Creating Jobs: The story of his supreme trials
STEVE Jobs was unrivalled in his ability to channel the zeitgeist of a generation. Through his myopic attention to perfection and grand visions, directed under his iron grip, Jobs took Apple – after being previously pushed out – from the verge of bankruptcy to become the biggest company in the world.
If you crave to know more about the man behind the myth, there is no better reference than Walter Isaacson’s latest work. Having penned biographies on Albert Einstein and Benjamin Franklin, Isaacson sees Jobs as a fitting successor: “Each of them had an intuitive genius, a creative imagination, an ability to think differently, and the type of magical mind that it takes to be an innovator.” The book is based on intense interviews with Jobs, his family, friends and colleagues, getting under the fingernails of what it was to be and know Jobs.

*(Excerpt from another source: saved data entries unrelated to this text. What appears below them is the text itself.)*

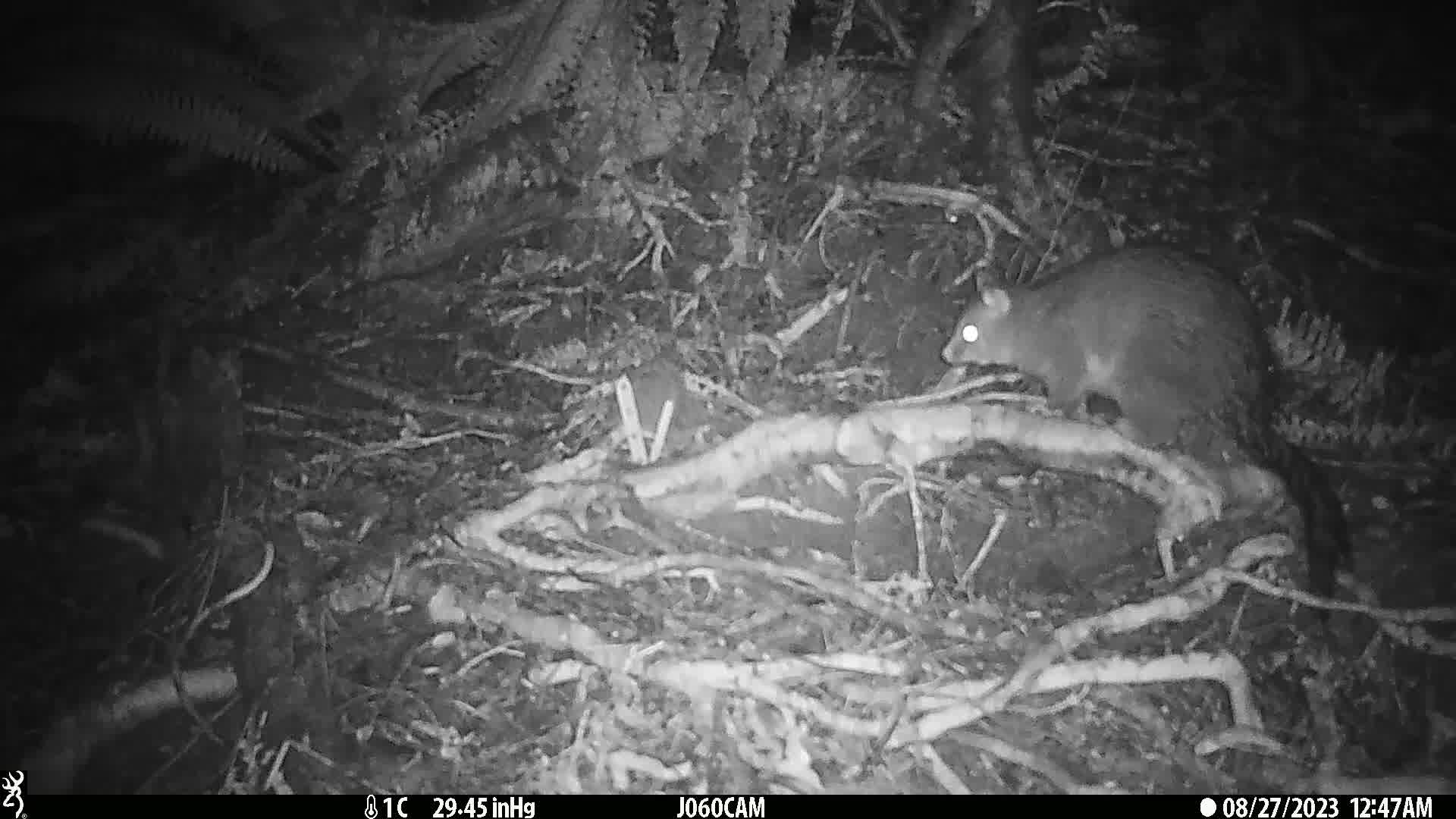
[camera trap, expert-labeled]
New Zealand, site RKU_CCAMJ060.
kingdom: Animalia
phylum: Chordata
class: Mammalia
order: Diprotodontia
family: Phalangeridae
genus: Trichosurus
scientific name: Trichosurus vulpecula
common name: common brushtail possum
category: possum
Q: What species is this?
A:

According to Isaacson: “This book is about the rollercoaster life and searingly intense personality of a creative entrepreneur whose passion for perfection and ferocious drive revolutionised six industries: personal computers, animated movies, music, phones, tablet computing, and digital publishing.” In fact, he thinks of adding “a seventh: retail stores, which Jobs did not quite revolutionise, but he did reimagine. Plus, he opened the way for a new market for digital content based on apps rather than just websites.”
COMMAND AND CONTROL
Isaacson’s book isn’t for uncritical fans – those looking for inspiration on how to live will come away disappointed. Through extensive interviews, Jobs was heavily involved in contributing to the book, but he wanted it to be independent. Before Jobs went to meet his maker – no doubt he is currently lambasting him or her on the flawed intelligence of his own design – he asked Isaacson if there was stuff in it that he wouldn’t like. Isaacson said “yes” and Jobs was content. He knew the components of a good story.
There is an error underpinning the way many people think about Jobs. Too many see him as the anti-business businessman. He certainly had a San Franciscan outlook, but he was first and foremost a supreme chief executive. His most cultish followers can’t accept that he was driven by the same instincts as other business people. They don’t know that business, like rock-and-roll, is all about giving the people what they want. Jobs’s genius, which he shares with his teenage obsession Bob Dylan, was in knowing what people wanted before they did. As Dylan forced electric guitar on his audience in 1965, Jobs pushed the people to accept the marriage of his technological vision, built upon his intense passion for aesthetics.
Isaacson concludes: “The unified field theory that ties together Jobs’s personality and products begins with his most salient trait: his intensity. His silences could be as searing as his rants; he had taught himself to stare without blinking.” This intensity, according to Isaacson, “encouraged a binary view of the world.” For Jobs, things were deeply flawed until they were perfect. And here lies the irony. This man who was built up by many as the anti-Bill Gates was an unpleasant man to work for. In many companies Jobs would have faced rebellion or been sacked. Thankfully for Apple’s consumers and shareholders, his genius was protected.
TOP BUSINESS MODEL
Through his obsessive attention to detail, Jobs implemented his genius every single day. Yet he also made the right bold strategic decisions. Isaacson notes that while Microsoft allowed Windows to be “promiscuously licensed” the Macintosh operating system wasn’t. This led to Microsoft dominating the market and as any management book of the time would tell you – Bill Gates and Microsoft were declared the winners.
But Apple’s bottom line remained strong. It may have had only 7 per cent of the industry’s revenue in 2010, but it was taking 35 per cent of its operating profits. “More significantly,” explains Isaacson, “in the early 2000s Jobs’s insistence on end-to-end integration gave Apple an advantage in developing a digital hub strategy.”
By force of character, Jobs managed to ward off the computer industry’s relentless creative destruction. When he left for the last time, Apple was in its prime and Isaacson’s book is a detailed snapshot of the life of the genius who made it happen.
Steve Jobs: The Exclusive Biography by Walter Isaacson is published by Little, Brown: £25 hardback and £12.99 eBook.